Physical Fitness Class for older adults (Photo Courtesy: Gardena Valley Japanese Cultural Institute)

Celebrating Successes and Lessons Learned

Despite the challenges of the past year, Stephanie noted some of the successes that GVJCI has had with its older adults. She reported that their virtual programs have received positive feedback from those who have attended, describing, “They really like it!
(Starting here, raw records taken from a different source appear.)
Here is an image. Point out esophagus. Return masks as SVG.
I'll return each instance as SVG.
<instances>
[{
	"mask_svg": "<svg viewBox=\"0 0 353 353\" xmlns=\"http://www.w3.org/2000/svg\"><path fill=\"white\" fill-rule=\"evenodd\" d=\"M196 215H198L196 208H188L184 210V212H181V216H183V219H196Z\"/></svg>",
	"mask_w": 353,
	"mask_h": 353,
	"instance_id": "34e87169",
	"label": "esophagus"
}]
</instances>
The ones that are attending, they’ve been with us since day one. We appreciate they learned how to use Zoom, and now they really enjoy that it’s a part of their routine.”

Facing these unique challenges has also shown Stephanie a different aspect of serving older adults. “Making all those phone calls last year, I realized that not all of them have a support system or live with somebody, and they were coming to GVJCI for their social interaction,” she said. “Now that in-person interaction is gone— it’s important to have programs and workshops and services for older adults.”

New Visions for the New Year

As the community enters into a new physically distanced year, Stephanie hopes that this fresh start will bring new interest for the virtual programs that GVJCI is offering to its older adults. The organization has made innovative plans for 2021 as well: Starting in January, they began hosting special monthly classes of varying topics (like the first month’s pick, watercolor painting). The online platform to sign up for these classes has also been updated, making it easier to access the Zoom meetings.

Stephanie looks forward to seeing how these changes may encourage more older adults to participate. Still, as she mentioned, “The challenge is just getting people to try it out.” With these prospective attendees in mind, Stephanie shared, “Although it’s always good to be optimistic about the pandemic, I think there comes a point when you should just try the programs out! I guess my final message would be: We don’t know when we’re going to reopen, so consider just taking a class or two. See how you like it!”